START
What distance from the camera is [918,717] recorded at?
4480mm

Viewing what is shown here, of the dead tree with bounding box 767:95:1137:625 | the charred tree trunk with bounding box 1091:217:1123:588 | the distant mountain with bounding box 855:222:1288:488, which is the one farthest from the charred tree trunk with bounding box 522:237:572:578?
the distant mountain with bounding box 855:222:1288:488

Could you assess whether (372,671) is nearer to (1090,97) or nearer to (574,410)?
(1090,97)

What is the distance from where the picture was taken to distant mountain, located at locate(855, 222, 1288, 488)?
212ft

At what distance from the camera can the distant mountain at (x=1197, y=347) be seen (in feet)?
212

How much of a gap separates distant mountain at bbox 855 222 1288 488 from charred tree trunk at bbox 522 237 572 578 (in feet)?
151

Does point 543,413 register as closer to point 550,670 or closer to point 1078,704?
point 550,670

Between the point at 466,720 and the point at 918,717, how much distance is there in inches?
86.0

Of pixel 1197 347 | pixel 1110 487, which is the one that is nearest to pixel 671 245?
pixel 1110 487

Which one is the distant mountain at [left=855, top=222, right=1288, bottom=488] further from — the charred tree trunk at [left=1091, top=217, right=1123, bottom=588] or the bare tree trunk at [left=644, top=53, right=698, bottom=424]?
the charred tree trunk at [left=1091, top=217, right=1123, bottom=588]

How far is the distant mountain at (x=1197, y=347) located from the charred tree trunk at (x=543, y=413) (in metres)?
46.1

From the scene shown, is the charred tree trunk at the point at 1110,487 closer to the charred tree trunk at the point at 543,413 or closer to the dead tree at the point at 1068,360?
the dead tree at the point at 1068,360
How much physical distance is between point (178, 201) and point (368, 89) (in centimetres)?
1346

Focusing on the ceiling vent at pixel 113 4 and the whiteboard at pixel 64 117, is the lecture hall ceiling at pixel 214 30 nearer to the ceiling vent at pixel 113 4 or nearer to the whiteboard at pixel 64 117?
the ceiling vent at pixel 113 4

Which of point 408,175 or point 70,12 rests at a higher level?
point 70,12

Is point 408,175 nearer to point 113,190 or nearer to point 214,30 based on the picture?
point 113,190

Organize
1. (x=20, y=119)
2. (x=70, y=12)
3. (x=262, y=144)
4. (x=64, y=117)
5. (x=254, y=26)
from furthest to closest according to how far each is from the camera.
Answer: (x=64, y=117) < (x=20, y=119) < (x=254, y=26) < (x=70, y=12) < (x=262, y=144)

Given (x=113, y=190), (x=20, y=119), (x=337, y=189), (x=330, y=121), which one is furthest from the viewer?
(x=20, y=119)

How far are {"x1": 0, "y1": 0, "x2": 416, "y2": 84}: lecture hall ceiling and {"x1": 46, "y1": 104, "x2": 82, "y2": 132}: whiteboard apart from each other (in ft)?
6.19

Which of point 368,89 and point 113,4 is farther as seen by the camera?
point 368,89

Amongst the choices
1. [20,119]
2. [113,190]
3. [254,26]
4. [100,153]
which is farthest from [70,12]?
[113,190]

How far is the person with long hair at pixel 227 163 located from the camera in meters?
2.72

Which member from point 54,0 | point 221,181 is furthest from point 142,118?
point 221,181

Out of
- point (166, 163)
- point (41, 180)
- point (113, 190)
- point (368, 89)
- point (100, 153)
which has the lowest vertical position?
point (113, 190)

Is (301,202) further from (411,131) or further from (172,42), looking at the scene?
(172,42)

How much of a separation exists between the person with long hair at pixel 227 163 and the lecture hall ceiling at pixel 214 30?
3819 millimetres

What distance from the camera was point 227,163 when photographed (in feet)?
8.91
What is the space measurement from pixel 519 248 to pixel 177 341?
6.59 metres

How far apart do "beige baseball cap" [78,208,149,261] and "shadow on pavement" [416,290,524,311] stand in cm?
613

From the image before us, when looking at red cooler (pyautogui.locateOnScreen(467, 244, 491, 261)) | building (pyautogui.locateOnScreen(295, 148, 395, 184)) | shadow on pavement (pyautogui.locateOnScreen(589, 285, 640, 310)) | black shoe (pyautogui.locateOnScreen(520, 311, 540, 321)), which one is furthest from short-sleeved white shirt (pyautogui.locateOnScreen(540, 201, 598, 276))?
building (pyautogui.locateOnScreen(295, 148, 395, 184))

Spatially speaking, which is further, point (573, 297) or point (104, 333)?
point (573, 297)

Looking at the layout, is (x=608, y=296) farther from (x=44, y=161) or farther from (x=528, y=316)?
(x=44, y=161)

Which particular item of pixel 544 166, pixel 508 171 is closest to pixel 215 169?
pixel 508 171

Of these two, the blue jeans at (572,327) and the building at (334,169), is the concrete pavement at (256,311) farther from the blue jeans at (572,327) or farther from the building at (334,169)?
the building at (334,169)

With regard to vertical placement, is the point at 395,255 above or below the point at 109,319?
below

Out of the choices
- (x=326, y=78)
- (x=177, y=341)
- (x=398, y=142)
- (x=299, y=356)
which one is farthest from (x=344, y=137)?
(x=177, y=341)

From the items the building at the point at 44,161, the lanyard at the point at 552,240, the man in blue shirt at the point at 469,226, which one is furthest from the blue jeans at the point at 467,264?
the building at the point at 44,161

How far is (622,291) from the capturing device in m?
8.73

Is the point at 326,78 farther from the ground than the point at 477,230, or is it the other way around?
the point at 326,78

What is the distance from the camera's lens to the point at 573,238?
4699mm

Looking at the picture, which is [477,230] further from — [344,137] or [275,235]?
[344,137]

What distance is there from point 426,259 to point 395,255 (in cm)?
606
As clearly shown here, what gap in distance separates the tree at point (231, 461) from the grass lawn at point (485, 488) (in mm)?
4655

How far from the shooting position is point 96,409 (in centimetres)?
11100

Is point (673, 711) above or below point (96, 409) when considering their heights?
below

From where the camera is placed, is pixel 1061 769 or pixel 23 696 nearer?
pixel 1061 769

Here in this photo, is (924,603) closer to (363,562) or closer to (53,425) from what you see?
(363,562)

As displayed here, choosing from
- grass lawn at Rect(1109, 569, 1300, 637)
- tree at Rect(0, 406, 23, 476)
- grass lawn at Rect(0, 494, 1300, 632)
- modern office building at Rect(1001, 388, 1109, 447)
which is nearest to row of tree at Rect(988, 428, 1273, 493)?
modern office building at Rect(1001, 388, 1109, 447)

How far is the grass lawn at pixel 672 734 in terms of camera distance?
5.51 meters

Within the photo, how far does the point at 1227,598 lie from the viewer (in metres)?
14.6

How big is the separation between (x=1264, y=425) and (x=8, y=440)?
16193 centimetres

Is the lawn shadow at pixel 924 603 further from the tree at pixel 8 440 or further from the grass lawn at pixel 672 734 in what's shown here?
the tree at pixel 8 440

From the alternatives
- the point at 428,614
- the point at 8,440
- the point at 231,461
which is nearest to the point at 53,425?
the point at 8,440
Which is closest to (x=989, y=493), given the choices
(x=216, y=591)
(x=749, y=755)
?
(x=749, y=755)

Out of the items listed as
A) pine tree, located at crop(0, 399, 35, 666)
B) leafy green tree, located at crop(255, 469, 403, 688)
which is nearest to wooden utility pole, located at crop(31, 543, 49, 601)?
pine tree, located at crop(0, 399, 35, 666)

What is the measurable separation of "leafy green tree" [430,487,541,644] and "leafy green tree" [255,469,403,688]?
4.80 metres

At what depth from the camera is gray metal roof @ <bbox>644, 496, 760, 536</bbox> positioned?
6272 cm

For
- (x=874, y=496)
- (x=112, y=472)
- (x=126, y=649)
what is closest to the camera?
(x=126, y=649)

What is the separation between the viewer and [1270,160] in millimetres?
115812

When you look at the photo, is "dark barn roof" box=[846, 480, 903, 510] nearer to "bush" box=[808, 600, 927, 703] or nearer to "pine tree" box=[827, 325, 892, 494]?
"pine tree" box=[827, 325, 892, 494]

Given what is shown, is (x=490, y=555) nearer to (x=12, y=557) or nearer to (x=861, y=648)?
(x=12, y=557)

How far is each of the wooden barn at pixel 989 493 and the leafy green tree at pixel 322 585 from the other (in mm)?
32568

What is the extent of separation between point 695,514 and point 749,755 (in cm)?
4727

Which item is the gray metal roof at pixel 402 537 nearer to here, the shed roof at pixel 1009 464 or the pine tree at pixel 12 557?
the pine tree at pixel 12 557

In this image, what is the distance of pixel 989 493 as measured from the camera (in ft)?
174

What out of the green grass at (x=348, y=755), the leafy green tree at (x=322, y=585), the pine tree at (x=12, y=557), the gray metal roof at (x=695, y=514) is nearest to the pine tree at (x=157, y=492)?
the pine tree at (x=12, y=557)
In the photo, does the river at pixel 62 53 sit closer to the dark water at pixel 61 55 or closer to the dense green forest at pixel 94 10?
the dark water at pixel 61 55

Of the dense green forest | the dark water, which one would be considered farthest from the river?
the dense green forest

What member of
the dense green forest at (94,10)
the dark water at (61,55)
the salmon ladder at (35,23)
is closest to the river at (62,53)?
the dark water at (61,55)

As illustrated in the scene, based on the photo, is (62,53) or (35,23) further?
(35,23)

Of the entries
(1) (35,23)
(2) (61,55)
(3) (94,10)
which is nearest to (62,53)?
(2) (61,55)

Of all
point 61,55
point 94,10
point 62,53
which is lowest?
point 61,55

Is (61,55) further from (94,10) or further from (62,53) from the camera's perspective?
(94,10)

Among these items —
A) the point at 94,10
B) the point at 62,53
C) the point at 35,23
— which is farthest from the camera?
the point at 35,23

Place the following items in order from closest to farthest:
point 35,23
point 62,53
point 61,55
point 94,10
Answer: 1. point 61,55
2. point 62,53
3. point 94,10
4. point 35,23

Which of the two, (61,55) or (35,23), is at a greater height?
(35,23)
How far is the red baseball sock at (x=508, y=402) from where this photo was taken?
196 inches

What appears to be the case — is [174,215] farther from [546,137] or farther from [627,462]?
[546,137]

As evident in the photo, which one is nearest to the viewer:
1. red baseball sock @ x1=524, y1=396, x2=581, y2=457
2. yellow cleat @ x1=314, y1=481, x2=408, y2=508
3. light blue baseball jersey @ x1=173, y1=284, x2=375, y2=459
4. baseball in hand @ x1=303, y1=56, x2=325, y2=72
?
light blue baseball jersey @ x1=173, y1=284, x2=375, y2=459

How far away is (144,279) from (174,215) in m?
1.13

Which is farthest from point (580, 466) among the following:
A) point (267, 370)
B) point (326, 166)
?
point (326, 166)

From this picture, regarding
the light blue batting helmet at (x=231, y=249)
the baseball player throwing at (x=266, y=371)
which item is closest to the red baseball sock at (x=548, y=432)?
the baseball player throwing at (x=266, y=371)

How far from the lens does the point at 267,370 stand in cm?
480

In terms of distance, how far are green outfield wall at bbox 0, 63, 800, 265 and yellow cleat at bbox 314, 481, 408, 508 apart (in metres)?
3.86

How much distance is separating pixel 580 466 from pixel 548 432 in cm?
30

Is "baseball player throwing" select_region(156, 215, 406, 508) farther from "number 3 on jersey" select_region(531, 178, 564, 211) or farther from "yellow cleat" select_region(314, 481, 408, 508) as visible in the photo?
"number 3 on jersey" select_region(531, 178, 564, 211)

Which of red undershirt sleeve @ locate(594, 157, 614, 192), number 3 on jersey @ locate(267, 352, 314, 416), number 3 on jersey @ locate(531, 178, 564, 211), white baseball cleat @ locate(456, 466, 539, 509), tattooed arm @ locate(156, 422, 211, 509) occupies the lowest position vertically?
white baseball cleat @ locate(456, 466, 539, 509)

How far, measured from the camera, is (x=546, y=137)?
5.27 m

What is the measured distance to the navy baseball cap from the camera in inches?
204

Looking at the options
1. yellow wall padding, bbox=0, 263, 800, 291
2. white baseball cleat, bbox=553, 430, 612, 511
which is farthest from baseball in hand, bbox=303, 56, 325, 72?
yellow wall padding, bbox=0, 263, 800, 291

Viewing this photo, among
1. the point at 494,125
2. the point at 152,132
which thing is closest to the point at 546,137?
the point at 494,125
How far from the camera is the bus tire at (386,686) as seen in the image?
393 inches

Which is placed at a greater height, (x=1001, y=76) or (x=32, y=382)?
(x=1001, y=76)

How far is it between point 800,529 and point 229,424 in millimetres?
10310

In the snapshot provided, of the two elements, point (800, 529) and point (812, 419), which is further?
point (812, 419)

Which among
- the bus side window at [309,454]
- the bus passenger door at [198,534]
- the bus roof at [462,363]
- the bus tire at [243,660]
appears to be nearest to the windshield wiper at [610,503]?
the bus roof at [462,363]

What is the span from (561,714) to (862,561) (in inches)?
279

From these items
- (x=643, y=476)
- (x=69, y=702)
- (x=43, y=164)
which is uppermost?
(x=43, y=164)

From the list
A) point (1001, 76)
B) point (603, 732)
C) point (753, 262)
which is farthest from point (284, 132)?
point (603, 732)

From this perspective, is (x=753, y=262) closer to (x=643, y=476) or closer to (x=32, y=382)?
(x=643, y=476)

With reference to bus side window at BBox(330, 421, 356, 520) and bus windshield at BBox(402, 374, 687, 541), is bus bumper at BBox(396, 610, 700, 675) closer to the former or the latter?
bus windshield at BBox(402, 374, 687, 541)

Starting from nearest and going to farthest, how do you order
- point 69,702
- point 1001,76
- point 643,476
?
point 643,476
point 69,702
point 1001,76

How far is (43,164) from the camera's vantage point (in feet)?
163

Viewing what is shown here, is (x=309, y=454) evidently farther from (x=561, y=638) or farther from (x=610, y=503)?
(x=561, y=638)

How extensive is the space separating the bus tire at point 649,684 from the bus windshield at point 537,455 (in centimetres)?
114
END
Which lines run from the one containing "Looking at the options" to the end of the entries above? Quote exactly those, and only those.

ANSWER TO THIS PROBLEM →
Looking at the options
1. yellow wall padding, bbox=0, 263, 800, 291
2. white baseball cleat, bbox=553, 430, 612, 511
which is farthest from baseball in hand, bbox=303, 56, 325, 72?
yellow wall padding, bbox=0, 263, 800, 291

Viewing this photo, among
1. the point at 494,125
2. the point at 152,132
which thing is closest to the point at 546,137?
the point at 494,125
How far from the camera is the bus tire at (386,686) as seen in the image?
393 inches

Which is placed at a greater height, (x=1001, y=76) or (x=32, y=382)?
(x=1001, y=76)

How far is it between point 800,529 and point 229,424 in millimetres?
10310

In the snapshot provided, of the two elements, point (800, 529) and point (812, 419), which is further?
point (812, 419)

Which among
- the bus side window at [309,454]
- the bus passenger door at [198,534]
- the bus roof at [462,363]
- the bus tire at [243,660]
appears to be nearest to the windshield wiper at [610,503]?
the bus roof at [462,363]

What is the span from (561,714) to (862,561) (in inches)?
279

From these items
- (x=643, y=476)
- (x=69, y=702)
- (x=43, y=164)
which is uppermost?
(x=43, y=164)

From the list
A) point (1001, 76)
B) point (603, 732)
C) point (753, 262)
which is farthest from point (284, 132)?
point (603, 732)

From this perspective, is (x=753, y=262) closer to (x=643, y=476) or closer to (x=32, y=382)?
(x=643, y=476)

With reference to bus side window at BBox(330, 421, 356, 520) and bus windshield at BBox(402, 374, 687, 541), is bus bumper at BBox(396, 610, 700, 675) closer to the former or the latter?
bus windshield at BBox(402, 374, 687, 541)

Starting from nearest and going to farthest, how do you order
- point 69,702
- point 1001,76
- point 643,476
?
point 643,476
point 69,702
point 1001,76

How far is (43,164) from the camera's vantage point (in feet)?
163

Viewing what is shown here, is (x=309, y=454) evidently farther from (x=561, y=638) or farther from (x=610, y=503)?
(x=561, y=638)

How extensive is the space separating the bus tire at point 649,684 from the bus windshield at point 537,455 (in centimetres)?
114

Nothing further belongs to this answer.